··· Stored records ···

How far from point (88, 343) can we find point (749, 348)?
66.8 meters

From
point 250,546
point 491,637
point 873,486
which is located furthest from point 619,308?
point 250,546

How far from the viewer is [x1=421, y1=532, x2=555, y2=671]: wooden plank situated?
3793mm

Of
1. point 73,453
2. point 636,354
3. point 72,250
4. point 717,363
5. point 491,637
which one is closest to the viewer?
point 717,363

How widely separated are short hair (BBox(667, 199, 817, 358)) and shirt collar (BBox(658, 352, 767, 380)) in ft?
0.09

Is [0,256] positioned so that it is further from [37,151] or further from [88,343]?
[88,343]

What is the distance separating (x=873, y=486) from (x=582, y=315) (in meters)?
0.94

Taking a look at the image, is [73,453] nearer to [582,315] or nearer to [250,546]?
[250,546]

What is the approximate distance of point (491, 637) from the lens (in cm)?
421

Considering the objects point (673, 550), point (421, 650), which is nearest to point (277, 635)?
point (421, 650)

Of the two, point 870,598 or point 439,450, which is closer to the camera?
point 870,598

···

→ **Task description**
Copy the records word for word, starting at the line that contains "What is the approximate" and continuing through the end of the records.

→ **Finished task**
What is the approximate distance of point (491, 637) from the lens (in cm)?
421

Considering the objects point (673, 550), point (421, 650), which is nearest to point (277, 635)?
point (421, 650)

Of the two, point 870,598 or point 439,450, which is closer to the camera?
point 870,598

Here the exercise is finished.